Hong Kong Stocks slipped to close the week in the red following a Wall Street tech retreat and a less than encouraging announcement at the end of China's third plenum, with investors now waiting for further details about the government's fiscal reform to boost the economy while facing geopolitical tensions.
At the same time, investment banks are rushing to deduce which way the country's overall economy will grow from here. While Chinese officials briefed reporters in Beijing providing some details about China's plans to build up on its technological advancement, financial markets, and living standards.
According to an analyst report by Goldman Sachs, to achieve an 'around 5% growth rate', more measures are required to ease the pressure so that the demand may start to rise again; fiscal and housing fronts were especially underscored by the report.
The Hang Seng Index fell by 2.03%, or 360.73 points, to close Friday's session at 17,417.68. The Hang Seng China Enterprises Index fell by 2.25%, or 141.76 points, to close at 6,165.04.
On the economic front, Hong Kong's seasonally adjusted unemployment rate stood at 3.0% in the second quarter of 2024, unchanged from the March-May figure, a Thursday filing by the Census and Statistics Department said. The unadjusted unemployment rate also stayed the same across the two periods at 1.2%.
A Thursday press release by the Hong Kong Monetary Authority revealed that the Hong Kong government offered HK$25 billion of green bonds under its sustainable bond program. According to the finance secretary Paul Chan, the bond offering is seen to help promote the city's transformation as a green and sustainable finance hub.
On another front, Fitch Ratings said it has kept a neutral sector outlook for all main emerging-market regions in 2024, except for the Middle East and North Africa, with lower inflation and some relief in financial conditions offsetting slightly weaker economic growth and public finance pressures, according to a Wednesday note.
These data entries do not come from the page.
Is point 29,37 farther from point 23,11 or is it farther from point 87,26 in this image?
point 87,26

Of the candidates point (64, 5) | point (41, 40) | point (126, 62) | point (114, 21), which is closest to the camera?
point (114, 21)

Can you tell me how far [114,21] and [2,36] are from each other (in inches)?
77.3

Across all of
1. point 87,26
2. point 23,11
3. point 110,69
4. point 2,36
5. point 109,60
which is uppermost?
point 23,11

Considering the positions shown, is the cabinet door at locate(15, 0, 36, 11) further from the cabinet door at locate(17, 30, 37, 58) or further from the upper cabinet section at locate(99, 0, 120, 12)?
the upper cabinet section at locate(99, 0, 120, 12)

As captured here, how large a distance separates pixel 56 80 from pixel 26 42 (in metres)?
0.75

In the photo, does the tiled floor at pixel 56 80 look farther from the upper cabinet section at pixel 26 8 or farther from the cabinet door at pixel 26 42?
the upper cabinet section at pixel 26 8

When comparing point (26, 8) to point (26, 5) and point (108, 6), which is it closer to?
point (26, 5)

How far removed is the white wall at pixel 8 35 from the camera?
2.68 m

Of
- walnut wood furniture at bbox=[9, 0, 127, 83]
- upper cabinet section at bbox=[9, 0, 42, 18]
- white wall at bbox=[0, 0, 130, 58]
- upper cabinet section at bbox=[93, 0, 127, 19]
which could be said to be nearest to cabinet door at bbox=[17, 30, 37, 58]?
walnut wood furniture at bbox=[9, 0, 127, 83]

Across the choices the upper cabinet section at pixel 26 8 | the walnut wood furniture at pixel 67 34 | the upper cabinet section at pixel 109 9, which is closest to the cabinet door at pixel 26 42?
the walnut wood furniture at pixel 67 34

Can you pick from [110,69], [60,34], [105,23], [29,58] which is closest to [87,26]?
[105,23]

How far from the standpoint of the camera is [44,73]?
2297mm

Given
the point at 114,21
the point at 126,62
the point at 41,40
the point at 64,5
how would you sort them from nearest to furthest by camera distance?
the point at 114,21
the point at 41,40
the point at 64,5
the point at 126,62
S&P Global Ratings, however, consider the stakes to be high for expanding Asian emerging markets.
In corporate news, Xiaocaiyuan International Holding refiled its documents for an initial public offering on the Hong Kong Stock Exchange on Tuesday. The refining comes as the restaurant chain's IPO lapsed in January, according to a report by the South China Morning Post Thursday.
Kam Hing International Holdings (HKG:2307) unit Kam Hing Piece Works has agreed to sell Vietnam-based unit Great Market Global Viet Nam to Jasan Global for around $10.3 million. The company's shares soared 29% on Friday's close.
China Starch Holdings (HKG:3838) forecasts it will turn to a pre-tax profit of about 350 million yuan in the first half, from a pre-tax loss of about 38.3 million yuan in the year-ago period. The company's shares surged 13% on Friday's close.
China Railway Signal & Communication (HKG:3969, SHA:688009) won five projects in the rail transit market amounting to 1.47 billion yuan from May to June, the company's shares however fell over 1% on Friday's close.